**Kutipan Dokumen**
Gayung pun bersambut. Pada tahun lalu saja, Jiangmen menerima donasi dari warganya yang merantau di berbagai negara senilai 7,41 miliar dolar HK selain dalam bentuk investasi yang nilainya mencapai 23,61 miliar dolar AS.

Produk domestik bruto (GDP) pun pada 2016 naik 7,4 persen menjadi 241,8 miliar RMB. Dan pada semester pertama 2017, GDP telah mencapai angka 126 miliar RMB. 

Sektor industri menyumbangkan 104,1 miliar RMB (naik 7 persen). Investasi dalam bentuk aset tetap dan perdagangan kebutuhan pokok mencapai 151,7 miliar RMB dan 115,9 miliar RMB. Bahkan lebih dari 18 unit industri berskala nasional berbasis di kota berpenduduk 4,54 juta jiwa tersebut.

**Tugas yang Diberikan**
Tuliskan ulang secara persis bagian teks tentang ekonomi Jiangmen di atas, mulai dari "Produk domestik bruto" sampai "126 miliar RMB.".

**Baris Data**
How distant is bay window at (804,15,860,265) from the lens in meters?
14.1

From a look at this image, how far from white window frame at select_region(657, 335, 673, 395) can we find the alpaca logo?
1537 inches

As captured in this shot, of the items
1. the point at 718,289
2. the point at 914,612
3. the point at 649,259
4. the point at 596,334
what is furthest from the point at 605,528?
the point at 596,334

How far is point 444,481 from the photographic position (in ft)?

**Jawaban Soal Ini**
Produk domestik bruto (GDP) pun pada 2016 naik 7,4 persen menjadi 241,8 miliar RMB. Dan pada semester pertama 2017, GDP telah mencapai angka 126 miliar RMB.